# IMSLP Down?



## Krummhorn (Feb 18, 2007)

Wondering if anyone has any info on why IMSLP has gone offline?


----------



## Lukecash12 (Sep 21, 2009)

I dunno, but I'm definitely concerned.


----------



## mckennascole (Apr 21, 2011)

IMSLP is currently under an extraordinarily underhanded legal attack by the Music Publishers Association of UK (http://mpaonline.org.uk).

The MPA, without notifying us, sent to our domain registrar GoDaddy a bogus DMCA takedown notice. GoDaddy took the entire IMSLP.ORG domain down. IMSLP has filed a DMCA counter notice with GoDaddy, however, the DMCA seems to require the registrar to wait no less than 10 days before restoring service. This means that IMSLP is inaccessible from IMSLP.ORG during this period of time. We will be working to restore service as soon as possible.

What is the MPA complaining about? Rachmaninoff's Bells, which is public domain both in Canada and the USA: http://petruccilibrary.org/wiki/The_Bel ... _Sergei%29 MPA's claim is entirely bogus.

Workaround: You can still reach the site by using either petruccilibrary.org or petruccimusiclibrary.org Note, however, that some links on the site that refer to IMSLP.ORG may be broken; you will have to manually replace IMSLP.ORG with one of the two above domain names manually in the URL bar.
http://imslpforums.org/viewtopic.php?f=1&t=4775


----------



## KJohnson (Dec 31, 2010)

IMSLP is a site we couldn't be without. "Music Publishers Association" sounds like a name that will be history soon. All these big publishing companies will sink one after another, with their annoying lawsuits. I hope composers stop giving them business, taking advantage of the internet and reaching to musicians without greedy middlemen.


----------



## Aggelos (May 29, 2009)

*IMSLP under attack by Music Publishers Association (UK)*

Read this!!



> IMSLP is currently under an extraordinarily underhanded legal attack by the Music Publishers Association of UK (http://mpaonline.org.uk).
> 
> The MPA, without notifying us, sent to our domain registrar GoDaddy a bogus DMCA takedown notice. GoDaddy took the entire IMSLP.ORG domain down. IMSLP has filed a DMCA counter notice with GoDaddy, however, the DMCA seems to require the registrar to wait no less than 10 days before restoring service. This means that IMSLP is inaccessible from IMSLP.ORG during this period of time. We will be working to restore service as soon as possible.
> 
> ...


http://imslpforums.org/viewtopic.php?f=1&t=4775
http://imslpforums.org/viewtopic.php?f=1&t=4774

http://petruccilibrary.org
http://petruccimusiclibrary.org


----------



## Aksel (Dec 3, 2010)

*IMSLP taken down*

The sheet music site IMSLP has been taken down by a copyright claim from the British Music Publisher's Association (MPA). For those not in the know, IMSLP is a site where you can download sheet music that is in the public domain.
It was taken down because of a Rachmaninoff score that allegedly is on the site illegally.

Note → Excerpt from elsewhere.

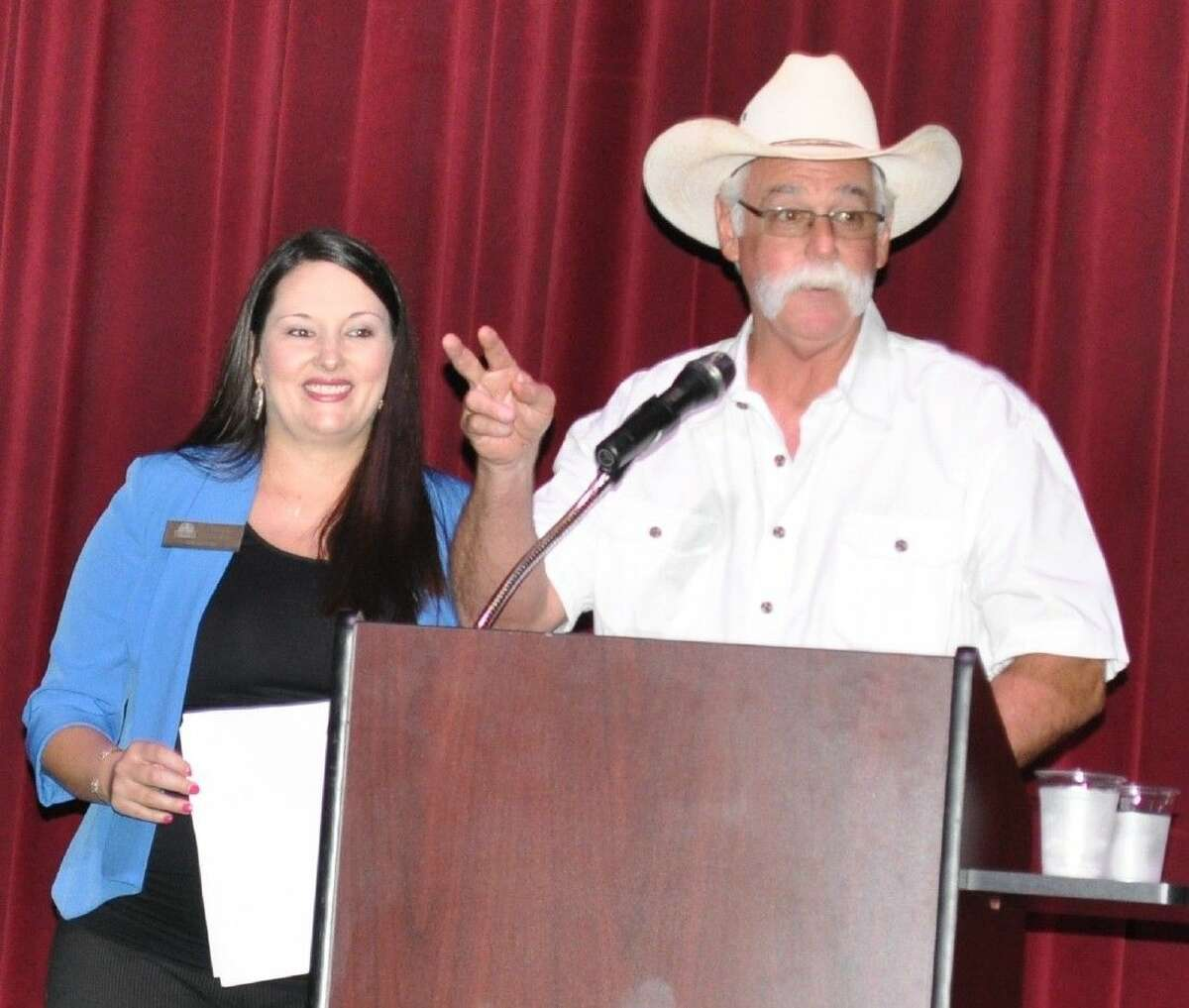 Mark Beaver, auctioneer is assisted by Christina Womack for a fast paced live auction at Art Park Theater.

The letter from the MPA to GoDaddy, IMSLP's domain registrar can be read in full here.
IMSLP's response to the letter can be found here


----------



## Rasa (Apr 23, 2009)

Aaaaaaaaaand music students all over the world were catapulted back a 100 years in time, where they would go to libaries to find scores.


----------



## Huilunsoittaja (Apr 6, 2010)

No!!! That's how I look at all those...those wonderful blurs of notes!


----------



## Meaghan (Jul 31, 2010)

Looks like it's normal now; the site says the MPA withdrew their claim.


----------